▶ _KUTIPAN TEKS_:
***

Tokoh Gatholoco digambarkan sebagai seorang anak raja Suksmawisesa dari kerajaan Jajarginawe yang berparas jelek sekali. Ia mempunyai seorang hamba yang sangat setia, bernama Darmagandhul yang tidak kalah jeleknya dari dirinya. Gatholoco disuruh bertapa oleh ayahnya agar ia menjadi orang yang sangat pandai berdebat, pandai tulis-menulis, dan pandai berhitung tanpa guru. Kelak ia akan mendapat lawan tangguh dalam berdebat mengenai kawruh kasunyatan “ Ilmu Sejati “ yang bernama Dewi Perjiwati.

Diceritakan tentang tiga orang guru mengaji, yaitu Abduljabar, Abdulmanab, Abdulgharib. Ketiganya amat fasih dalam membaca Al Quran, Fikih dan Nahwu. Mereka berjumpa dengan Gatholoco dalam perjalanan sewaktu mencari lawan berdebat tentang ilmu yang dikuasinya. Terjadilah perdebatan antara ketiga guru mengaji tersebut dengan Gatholoco. Perdebatan meliputi tentang arti orang yang memiliki ilmu, haram, atau najis dan arti halal. Gatholoco memenangkan perdebatan dan akhirnya mengajak mereka berteka-teki.

Teka-teki Gatholoco mengenai : wayang, dalang, blencong, dan kelir. Dari keempat itu manakah yang lebih tua ? perdebatan dimenangkan oleh Gatholoco. Ia menerangkan juga tentang hakikat : wayang, dalang, kelir, blencong dan gamelan. Ketiga guru mengaji itu akhirnya meninggalkan Gatholoco dan menuju Cepekan. Di Cepekan terdapat tiga orang guru mengaji, yaitu : Kasan Mustahal, Kasan Besari, dan Ki Duljalal. Mereka ini didatangi oleh ketiga ketiga orang guru mengaji yang kalah berdebat dengan Gatholoco. Mereka menceritakan tentang kekalahan dalam perdebatan. Gatholoco dicari dan diajaknya ke Pondok Cepekan untuk diajak berdebat tentang ilmu sejati. Perdebatan antara Gatholoco dengan ketiga orang guru mengaji di Pondok Cepekan berlanjut. Akhirnya dimenangkan oleh Gatholoco, karena mereka kalah, maka diusirlah Gatholoco dari pondok tersebut. Pada mulanya Gatholoco tidak mau pergi kalau tidak diberi uang. Akhirnya, ia meninggalkan pondok tersebut untuk melanjutkan pengembaraannya.

***

▶ _DAFTAR TUGAS_:
[a] Bisakah Anda memperbarui kutipan tentang Gatholoco dari "Tokoh Gatholoco digambarkan" sampai "bernama Dewi Perjiwati." dengan mengganti "Darmagandhul" menjadi "Darmogandul"?
[b] Apakah setiap pernyataan berikut sesuai dengan kutipan tentang Gatholoco? Jawab ya atau tidak, lalu kutip kata-kata penentunya. (i) Gatholoco memiliki seorang hamba bernama Darmagandhul. (ii) Kasan Besari termasuk guru mengaji di Cepekan. (iii) Gatholoco langsung pergi dari pondok tanpa meminta uang.
Jawablah hanya berdasarkan kutipan tentang Gatholoco di atas.

***

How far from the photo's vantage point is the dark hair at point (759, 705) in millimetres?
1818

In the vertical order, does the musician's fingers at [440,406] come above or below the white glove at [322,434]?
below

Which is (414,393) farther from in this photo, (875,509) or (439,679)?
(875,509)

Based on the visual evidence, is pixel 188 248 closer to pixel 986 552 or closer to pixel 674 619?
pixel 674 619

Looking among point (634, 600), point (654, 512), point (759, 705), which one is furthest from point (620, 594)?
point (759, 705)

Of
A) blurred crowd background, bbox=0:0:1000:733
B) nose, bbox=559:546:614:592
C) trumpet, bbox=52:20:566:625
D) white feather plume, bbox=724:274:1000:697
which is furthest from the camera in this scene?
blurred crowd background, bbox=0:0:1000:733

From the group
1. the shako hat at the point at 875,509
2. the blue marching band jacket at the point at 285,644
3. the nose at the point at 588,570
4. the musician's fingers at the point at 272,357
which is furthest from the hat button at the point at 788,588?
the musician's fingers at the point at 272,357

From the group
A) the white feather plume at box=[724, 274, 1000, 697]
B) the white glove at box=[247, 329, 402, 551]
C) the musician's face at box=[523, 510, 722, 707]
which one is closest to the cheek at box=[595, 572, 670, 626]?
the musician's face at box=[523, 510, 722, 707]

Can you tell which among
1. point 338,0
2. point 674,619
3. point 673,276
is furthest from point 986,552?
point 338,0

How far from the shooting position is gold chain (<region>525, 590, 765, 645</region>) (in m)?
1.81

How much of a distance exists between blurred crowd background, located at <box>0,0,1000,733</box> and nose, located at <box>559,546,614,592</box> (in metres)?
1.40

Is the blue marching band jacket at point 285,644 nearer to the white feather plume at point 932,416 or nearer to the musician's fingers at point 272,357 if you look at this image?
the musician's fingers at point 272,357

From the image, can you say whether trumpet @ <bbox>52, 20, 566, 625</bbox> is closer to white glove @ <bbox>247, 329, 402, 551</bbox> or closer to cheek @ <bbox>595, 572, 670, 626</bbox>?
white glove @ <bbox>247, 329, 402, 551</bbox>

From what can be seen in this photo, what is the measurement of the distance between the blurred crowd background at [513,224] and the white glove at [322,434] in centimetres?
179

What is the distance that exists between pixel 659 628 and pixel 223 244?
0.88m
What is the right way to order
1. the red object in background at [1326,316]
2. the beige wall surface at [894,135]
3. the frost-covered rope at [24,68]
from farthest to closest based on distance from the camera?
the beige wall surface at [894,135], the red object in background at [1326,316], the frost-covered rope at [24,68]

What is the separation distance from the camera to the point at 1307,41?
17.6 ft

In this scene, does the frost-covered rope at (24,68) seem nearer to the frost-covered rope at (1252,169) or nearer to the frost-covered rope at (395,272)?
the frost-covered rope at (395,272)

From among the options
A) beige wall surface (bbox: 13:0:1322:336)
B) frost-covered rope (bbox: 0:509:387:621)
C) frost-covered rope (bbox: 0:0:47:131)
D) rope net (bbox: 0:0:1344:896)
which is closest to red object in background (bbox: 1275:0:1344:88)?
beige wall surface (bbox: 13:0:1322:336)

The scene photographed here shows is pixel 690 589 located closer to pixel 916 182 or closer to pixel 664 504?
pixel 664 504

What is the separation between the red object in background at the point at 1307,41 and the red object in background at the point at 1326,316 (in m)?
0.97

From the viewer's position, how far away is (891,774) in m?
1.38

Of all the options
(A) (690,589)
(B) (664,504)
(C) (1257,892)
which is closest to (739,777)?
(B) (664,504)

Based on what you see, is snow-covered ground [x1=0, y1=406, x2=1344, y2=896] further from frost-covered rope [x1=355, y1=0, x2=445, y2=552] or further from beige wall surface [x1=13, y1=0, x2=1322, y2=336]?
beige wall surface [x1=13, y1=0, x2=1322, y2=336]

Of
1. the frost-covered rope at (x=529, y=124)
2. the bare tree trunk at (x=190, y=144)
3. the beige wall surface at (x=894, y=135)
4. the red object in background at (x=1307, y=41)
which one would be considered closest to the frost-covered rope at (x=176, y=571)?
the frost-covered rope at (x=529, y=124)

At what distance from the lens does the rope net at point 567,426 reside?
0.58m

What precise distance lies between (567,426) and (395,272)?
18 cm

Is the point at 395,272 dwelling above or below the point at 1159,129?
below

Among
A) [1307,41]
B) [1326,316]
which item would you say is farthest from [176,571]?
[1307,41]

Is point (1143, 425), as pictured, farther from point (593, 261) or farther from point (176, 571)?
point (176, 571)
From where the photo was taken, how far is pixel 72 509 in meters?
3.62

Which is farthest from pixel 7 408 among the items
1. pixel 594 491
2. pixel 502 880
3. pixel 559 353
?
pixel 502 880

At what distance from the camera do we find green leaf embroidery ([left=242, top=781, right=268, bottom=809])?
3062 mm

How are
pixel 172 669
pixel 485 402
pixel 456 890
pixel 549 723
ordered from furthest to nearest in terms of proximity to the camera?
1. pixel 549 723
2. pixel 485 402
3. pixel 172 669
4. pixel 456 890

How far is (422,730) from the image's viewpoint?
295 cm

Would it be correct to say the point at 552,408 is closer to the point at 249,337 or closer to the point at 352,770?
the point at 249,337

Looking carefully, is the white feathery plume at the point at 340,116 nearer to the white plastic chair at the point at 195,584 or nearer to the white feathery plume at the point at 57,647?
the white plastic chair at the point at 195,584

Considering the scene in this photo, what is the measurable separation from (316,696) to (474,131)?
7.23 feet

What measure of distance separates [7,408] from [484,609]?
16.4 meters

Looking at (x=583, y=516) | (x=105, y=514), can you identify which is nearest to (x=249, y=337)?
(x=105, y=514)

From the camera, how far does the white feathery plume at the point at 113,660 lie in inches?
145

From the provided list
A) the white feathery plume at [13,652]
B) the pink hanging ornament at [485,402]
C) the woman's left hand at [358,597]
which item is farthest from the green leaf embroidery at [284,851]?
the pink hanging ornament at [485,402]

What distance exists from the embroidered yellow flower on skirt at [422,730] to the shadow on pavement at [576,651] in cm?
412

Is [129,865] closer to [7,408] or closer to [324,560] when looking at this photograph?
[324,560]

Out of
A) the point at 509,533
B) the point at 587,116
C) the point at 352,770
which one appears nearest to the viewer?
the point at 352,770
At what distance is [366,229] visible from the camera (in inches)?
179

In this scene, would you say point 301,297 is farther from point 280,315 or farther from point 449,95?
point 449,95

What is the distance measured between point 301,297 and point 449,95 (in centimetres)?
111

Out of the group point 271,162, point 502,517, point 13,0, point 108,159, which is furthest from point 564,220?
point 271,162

***

▶ _JAWABAN PER TUGAS_:
[a]
Tokoh Gatholoco digambarkan sebagai seorang anak raja Suksmawisesa dari kerajaan Jajarginawe yang berparas jelek sekali. Ia mempunyai seorang hamba yang sangat setia, bernama Darmogandul yang tidak kalah jeleknya dari dirinya. Gatholoco disuruh bertapa oleh ayahnya agar ia menjadi orang yang sangat pandai berdebat, pandai tulis-menulis, dan pandai berhitung tanpa guru. Kelak ia akan mendapat lawan tangguh dalam berdebat mengenai kawruh kasunyatan “ Ilmu Sejati “ yang bernama Dewi Perjiwati.

[b]
(i) Ya: "Ia mempunyai seorang hamba yang sangat setia, bernama Darmagandhul"
(ii) Ya: "Di Cepekan terdapat tiga orang guru mengaji, yaitu : Kasan Mustahal, Kasan Besari, dan Ki Duljalal."
(iii) Tidak: "Pada mulanya Gatholoco tidak mau pergi kalau tidak diberi uang."